Client app development

The gRPC protocol for ASRaaS lets you create a client application for recognizing and transcribing speech. This section describes how to implement the basic functionality of ASRaaS in the context of a Python application.

Sequence flow

The essential tasks are illustrated in the following high-level sequence flow of a client application at runtime:

  Runtime sequence flow  

Development steps

Developing a client application involves several steps, from importing functions to processing the recognition results.

Authorize

Nuance Mix uses the OAuth 2.0 protocol for authorization. The client must provide an access token to be able to access the ASR runtime service. The token expires after a short period of time so must be regenerated frequently.

Your client uses your client ID and secret from Mix (see Prerequisites from Mix) to generate an access token from the Nuance authorization server.

The token may be generated in several ways, either as part of the client or separately.

In this example, a Linux shell script or Windows batch file generates a token, stores it in an environment variable, and passes it to the client.

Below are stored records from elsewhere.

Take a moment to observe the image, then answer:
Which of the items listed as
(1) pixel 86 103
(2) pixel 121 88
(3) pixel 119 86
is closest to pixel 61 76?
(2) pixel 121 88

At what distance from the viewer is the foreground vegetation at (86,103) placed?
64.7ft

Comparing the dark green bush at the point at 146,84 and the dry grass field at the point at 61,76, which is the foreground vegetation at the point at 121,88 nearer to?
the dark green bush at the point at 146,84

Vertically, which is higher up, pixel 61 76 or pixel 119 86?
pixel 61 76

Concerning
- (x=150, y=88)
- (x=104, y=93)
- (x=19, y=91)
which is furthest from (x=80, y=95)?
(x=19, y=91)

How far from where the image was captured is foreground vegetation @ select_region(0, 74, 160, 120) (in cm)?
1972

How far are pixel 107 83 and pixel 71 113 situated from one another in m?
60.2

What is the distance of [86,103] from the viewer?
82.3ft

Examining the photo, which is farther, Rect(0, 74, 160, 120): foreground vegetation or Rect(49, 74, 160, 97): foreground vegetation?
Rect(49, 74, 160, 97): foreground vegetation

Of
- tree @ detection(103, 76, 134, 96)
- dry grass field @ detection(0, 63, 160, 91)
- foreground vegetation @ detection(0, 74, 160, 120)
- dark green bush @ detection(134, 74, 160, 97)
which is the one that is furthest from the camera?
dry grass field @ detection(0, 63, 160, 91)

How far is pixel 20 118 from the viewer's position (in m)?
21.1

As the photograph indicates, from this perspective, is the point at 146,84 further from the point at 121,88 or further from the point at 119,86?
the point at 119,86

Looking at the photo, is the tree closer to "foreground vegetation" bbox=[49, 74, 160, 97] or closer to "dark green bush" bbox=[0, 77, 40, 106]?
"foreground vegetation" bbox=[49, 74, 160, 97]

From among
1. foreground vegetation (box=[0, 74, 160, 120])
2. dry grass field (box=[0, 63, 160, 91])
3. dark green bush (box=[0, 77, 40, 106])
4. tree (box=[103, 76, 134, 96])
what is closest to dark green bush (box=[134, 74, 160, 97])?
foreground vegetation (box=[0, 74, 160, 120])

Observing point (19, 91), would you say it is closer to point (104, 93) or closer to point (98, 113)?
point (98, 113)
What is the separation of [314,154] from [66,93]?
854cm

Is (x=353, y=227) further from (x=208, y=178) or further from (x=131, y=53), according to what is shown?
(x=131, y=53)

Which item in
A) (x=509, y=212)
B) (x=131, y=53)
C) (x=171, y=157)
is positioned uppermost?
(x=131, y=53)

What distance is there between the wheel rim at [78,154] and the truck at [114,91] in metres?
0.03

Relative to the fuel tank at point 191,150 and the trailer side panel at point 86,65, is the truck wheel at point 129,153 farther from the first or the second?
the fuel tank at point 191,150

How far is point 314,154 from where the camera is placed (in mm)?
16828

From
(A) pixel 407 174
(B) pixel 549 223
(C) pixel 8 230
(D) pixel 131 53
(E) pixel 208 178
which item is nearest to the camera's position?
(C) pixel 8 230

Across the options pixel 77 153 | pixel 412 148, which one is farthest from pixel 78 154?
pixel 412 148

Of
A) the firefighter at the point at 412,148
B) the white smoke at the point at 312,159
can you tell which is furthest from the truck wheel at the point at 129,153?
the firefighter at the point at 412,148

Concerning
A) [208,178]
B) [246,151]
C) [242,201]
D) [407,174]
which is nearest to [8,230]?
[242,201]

The script replaces the colons in the client ID with %3A so curl can parse the value correctly.

#!/bin/bash

CLIENT_ID=<Mix client ID, starting with appID:>
SECRET=<Mix client secret>
#Change colons (:) to %3A in client ID
CLIENT_ID=${CLIENT_ID//:/%3A}

MY_TOKEN="`curl -s -u "$CLIENT_ID:$SECRET" \
"https://auth.crt.nuance.com/oauth2/token" \
-d "grant_type=client_credentials" -d "scope=asr nlu tts dlg" \
| python -c 'import sys, json; print(json.load(sys.stdin)["access_token"])'`"

python3 reco-client.py asr.api.nuance.com:443 $MY_TOKEN $1
@echo off
setlocal enabledelayedexpansion

set CLIENT_ID=<Mix client ID, starting with appID:>
set SECRET=<Mix client secret>
rem Change colons (:) to %3A in client ID
set CLIENT_ID=!CLIENT_ID::=%%3A!

set command=curl -s ^
-u %CLIENT_ID%:%SECRET% ^
-d "grant_type=client_credentials" -d "scope=asr nlu tts dlg" ^
https://auth.crt.nuance.com/oauth2/token

for /f "delims={}" %%a in ('%command%') do (
  for /f "tokens=1 delims=:, " %%b in ("%%a") do set key=%%b
  for /f "tokens=2 delims=:, " %%b in ("%%a") do set value=%%b
  goto done:
)

:done

rem Remove quotes
set MY_TOKEN=!value:"=!

python reco-client.py asr.api.nuance.com:443 %MY_TOKEN% %1

The client uses the token to create a secure connection to the ASRaaS service:

# Set arguments
    hostaddr = sys.argv[1]
    access_token = sys.argv[2]
    audio_file = sys.argv[3]

# Create channel and stub
    call_credentials = grpc.access_token_call_credentials(access_token)
    ssl_credentials = grpc.ssl_channel_credentials()
    channel_credentials = grpc.composite_channel_credentials(ssl_credentials, call_credentials)     

Import functions

The client’s first step is to import all functions from the ASRaaS proto files or client stubs from gRPC setup, along with other utilities:

from nuance.asr.v1.resource_pb2 import *
from nuance.asr.v1.result_pb2 import *
from nuance.asr.v1.recognizer_pb2 import *
from nuance.asr.v1.recognizer_pb2_grpc import *

The proto files and stubs are in the following path under the location of the client: nuance/asr/v1/. Do not edit the proto or stub files.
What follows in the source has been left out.